Can I create custom metrics in CloudWatch?

Not on the CloudWatch console. However, you can create a DAG that writes custom metrics in CloudWatch. For more information, see Using a DAG to write custom metrics in CloudWatch.

DAGs, Operators, Connections, and other questions

Can I use the PythonVirtualenvOperator?

The PythonVirtualenvOperator is not explicitly supported on Amazon MWAA, but you can create a custom plugin that uses the PythonVirtualenvOperator. For sample code, see Creating a custom plugin for Apache Airflow PythonVirtualenvOperator.

How long does it take Amazon MWAA to recognize a new DAG file?

DAGs are periodically synchronized from the Amazon S3 bucket to your environment. If you add a new DAG file, it takes about 300 seconds for Amazon MWAA to start using the new file. If you update an existing DAG, it takes Amazon MWAA about 30 seconds to recognize your updates.

These values, 300 seconds for new DAGs, and 30 seconds for updates to existing DAGs, correspond to Apache Airflow configuration options dag_dir_list_interval, and min_file_process_interval respectively.

Why is my DAG file not picked up by Apache Airflow?

The following are possible solutions for this issue:

  1. Check that your execution role has sufficient permissions to your Amazon S3 bucket. To learn more, see Amazon MWAA execution role.

  2. Check that the Amazon S3 bucket has Block Public Access configured, and Versioning enabled. To learn more, see Create an Amazon S3 bucket for Amazon MWAA.

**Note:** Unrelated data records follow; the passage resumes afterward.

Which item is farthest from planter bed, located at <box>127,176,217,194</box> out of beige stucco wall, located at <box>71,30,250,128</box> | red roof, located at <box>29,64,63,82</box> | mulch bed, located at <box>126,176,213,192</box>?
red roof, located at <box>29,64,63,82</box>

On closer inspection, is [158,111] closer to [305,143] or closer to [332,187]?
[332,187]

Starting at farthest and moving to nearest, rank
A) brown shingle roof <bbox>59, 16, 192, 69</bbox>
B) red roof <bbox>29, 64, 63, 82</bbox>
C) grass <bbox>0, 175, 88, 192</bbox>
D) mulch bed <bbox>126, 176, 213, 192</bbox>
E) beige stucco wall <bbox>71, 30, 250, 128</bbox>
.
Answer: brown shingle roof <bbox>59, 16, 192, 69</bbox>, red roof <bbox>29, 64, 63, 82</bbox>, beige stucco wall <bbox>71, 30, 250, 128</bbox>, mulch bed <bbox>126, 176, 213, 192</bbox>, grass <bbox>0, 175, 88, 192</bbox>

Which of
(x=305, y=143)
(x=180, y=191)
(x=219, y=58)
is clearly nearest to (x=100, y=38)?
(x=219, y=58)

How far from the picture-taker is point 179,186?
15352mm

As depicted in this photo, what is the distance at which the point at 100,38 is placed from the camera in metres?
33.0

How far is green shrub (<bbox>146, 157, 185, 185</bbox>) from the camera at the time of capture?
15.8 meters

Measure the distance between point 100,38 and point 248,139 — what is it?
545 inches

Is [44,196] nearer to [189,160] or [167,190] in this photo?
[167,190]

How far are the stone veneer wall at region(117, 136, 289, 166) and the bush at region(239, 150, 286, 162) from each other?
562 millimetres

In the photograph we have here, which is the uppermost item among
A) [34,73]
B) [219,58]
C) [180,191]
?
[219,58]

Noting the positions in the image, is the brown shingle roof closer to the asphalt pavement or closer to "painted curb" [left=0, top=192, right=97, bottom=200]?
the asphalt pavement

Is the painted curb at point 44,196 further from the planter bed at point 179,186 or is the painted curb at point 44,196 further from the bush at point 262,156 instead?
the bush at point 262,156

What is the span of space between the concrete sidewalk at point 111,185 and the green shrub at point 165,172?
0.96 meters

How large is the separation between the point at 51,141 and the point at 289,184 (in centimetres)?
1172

  3. Verify the DAG file itself. For example, be sure that each DAG has a unique DAG ID.

Can I remove a plugins.zip or requirements.txt from an environment?

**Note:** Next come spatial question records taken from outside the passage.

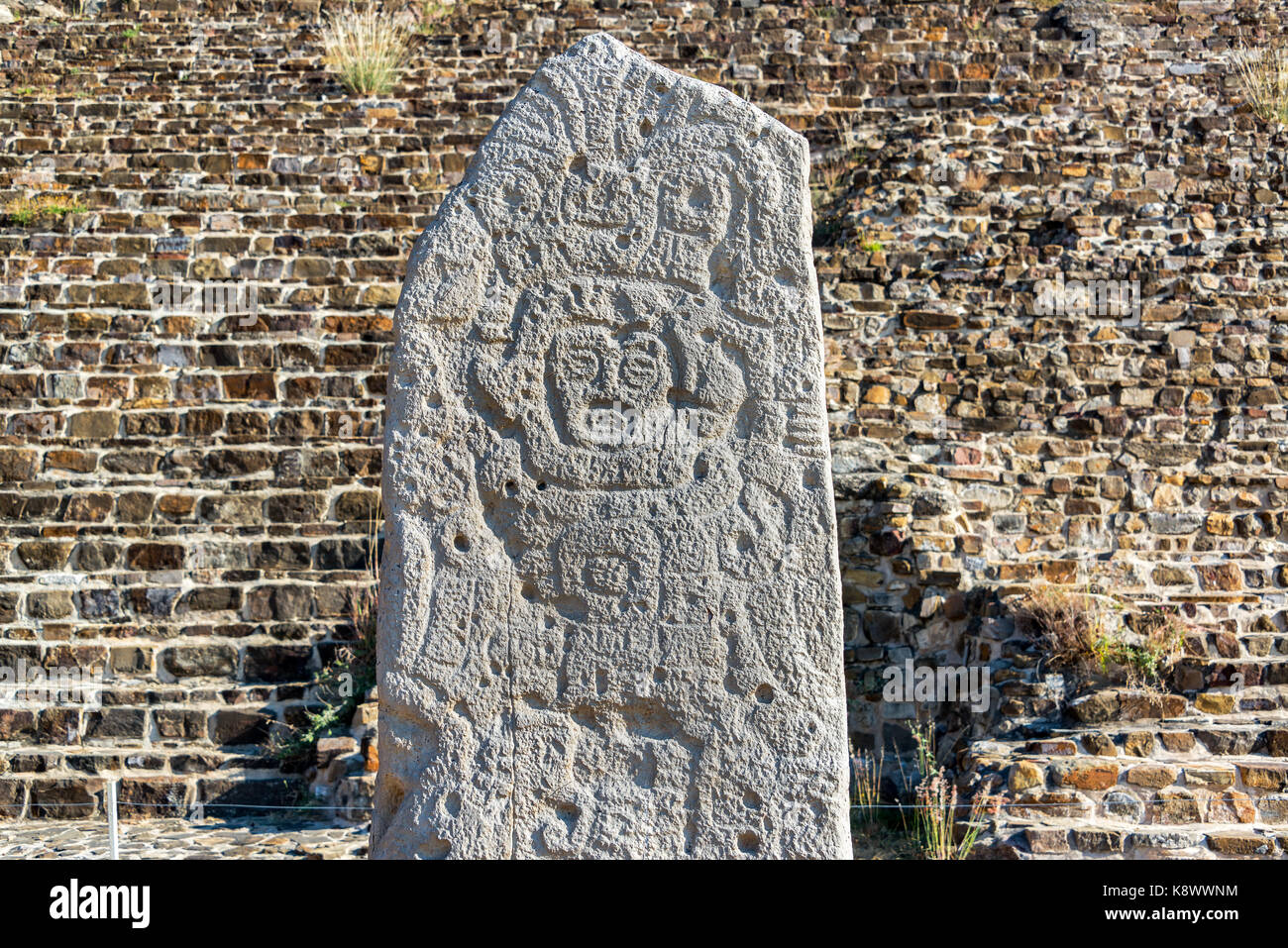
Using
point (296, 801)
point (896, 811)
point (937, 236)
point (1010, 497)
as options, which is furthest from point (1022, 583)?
point (296, 801)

Currently, there is no way to remove a plugins.zip or requirements.txt from an environment once they’ve been added, but we're working on the issue. In the interim, a workaround is to point to an empty text or zip file, respectively. To learn more, see Deleting files on Amazon S3.

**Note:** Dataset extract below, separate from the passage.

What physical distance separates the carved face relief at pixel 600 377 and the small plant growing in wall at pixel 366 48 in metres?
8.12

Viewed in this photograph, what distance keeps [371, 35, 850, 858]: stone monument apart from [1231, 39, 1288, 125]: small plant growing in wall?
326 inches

Why don't I see my plugins in the Apache Airflow v2.0.2 Admin Plugins menu?

For security reasons, the Apache Airflow Web server on Amazon MWAA has limited network egress, and does not install plugins nor Python dependencies directly on the Apache Airflow web server for version 2.0.2 environments. The plugin that's shown allows Amazon MWAA to authenticate your Apache Airflow users in Amazon Identity and Access Management (IAM).

To be able to install plugins and Python dependencies directly on the web server, we recommend creating a new environemnt with Apache Airflow v2.2 and above. Amazon MWAA installs Python dependencies and and custom plugins directly on the web server for Apache Airflow v2.2 and above.

Can I use Amazon Database Migration Service (DMS) Operators?

Amazon MWAA supports DMS Operators. However, this operator cannot be used to perform actions on the Amazon Aurora PostgreSQL metadata database associated with an Amazon MWAA environment.

When I access the Airflow REST API using the Amazon credentials, can I increase the throttling limit to more than 10 transactions per second (TPS)?

Yes, you can. To increase the throttling limit, please contact Amazon Customer Support.